PANNZER (Protein ANNotation with Z-scoRE) is a fully automated service for functional annotation of prokaryotic and eukaryotic proteins of unknown function. The tool is designed to predict the functional description (DE) and GO classes. PANNZER2 processes bacterial proteomes in minutes and eukaryotic proteomes in an hour.

History

Contact

If you have any questions about the PANNZER program, please do not hesitate to ask Petri Toronen or Liisa Holm: firstname.lastname(at)helsinki.fi


STEP 1 - Enter your input protein sequence(s).

Paste protein sequences in FASTA format:


or upload a FASTA file:

STEP 2 - Enter the scientific name of the organism:

Start typing, then select from list of alternatives. If your organism is not in the list, select a close relative.

STEP 3 - Select interactive or batch processing:

Interactive mode shows results for the first 10 sequences. Use the batch queue for larger input sets up to 100,000 sequences. You may leave an e-mail address for notification when the batch job has finished.

Interactive
Batch queue.
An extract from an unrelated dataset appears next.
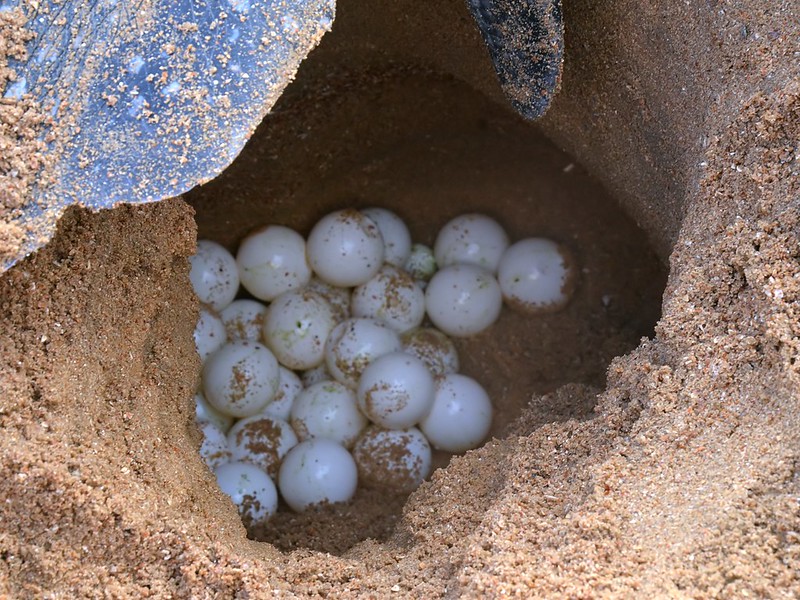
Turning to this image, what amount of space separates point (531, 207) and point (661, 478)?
141cm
E-mail address:

STEP 4 - Submit your job

The results will appear in a new window.

PANNZER2 is able to perform high-throughput annotation of ten thousand sequences per hour. It uses the SANSparallel server to search for homologous proteins in the Uniprot database.


The PANNZER2 stand-alone version is now available! To download the PANNZER2 program package, click here.

System requirements

  1. Linux OS
  2. Python (https://www.python.org), modules:
    • numpy
    • scipy
    • fastcluster
    • requests
    • Standard modules:
      • ConfigParser
      • getopt
      • operator
      • os
      • math
      • random
      • socket
      • re
      • sys
      • SocketServer
      • threading
      • signal
      • time
      • argparse
  3. Perl
  4. Internet connection

Installation

  1. Download SANSPANZ2.tar.gz to /home/you
  2. cd /home/you
  3. tar -zxvf SANSPANZ2.tar.gz

Testing

  1. cd /home/you/SANSPANZ2
  2. python runsanspanz.py -R -o ",DE.out,GO.out,anno.out' -s "Macaca mulatta" < testdata/querysequences.fasta
  3. perl anno2html.pl "Test result" < anno.out > anno.html
The first command calls network servers for sequence search and GO database. It writes description prediction details to DE.out, GO prediction details to GO.out, and annotation summary to anno.out. The second command converts annotation summary to nested HTML tables with colour code. More test cases can be found in examples.csh and reference outputs in the testresults folder.

Here are re-annotation results for 66 reference proteomes from Ensembl.

Figure 1: Overview of SANSPANZ (combination of SANSparallel and PANNZER).

The web server is the recommended way of using PANNZER. Standalone scripts (Download tab) are provided for the sake of transparency. Pannzer2 (this version) is a thousand times faster and more user-friendly than Pannzer1.

InterfaceEase of useSpeed
Pannzer2 web server+++(+)
Pannzer2 standalone with remote databases++
Pannzer2 standalone with local databases-++
Pannzer1 standalone----
Pannzer1 at CSC (discontinued)+-
Pannzer2 at CSC (integrated to Chipster)++

Web server

The query form and results are self-explanatory. Inputs are query sequences in FASTA format, the scientific name of the organism from which the query sequences come, and optionally an email address for notification when a batch job finishes. The web server's submission form is under the Annotate tab.

Stand-alone script

The script is available from the Download tab. Inputs for the examples of running runsanspanz.py below are in the testdata/ subdirectory of the distribution package and outputs can be found in the testresults/ subdirectory.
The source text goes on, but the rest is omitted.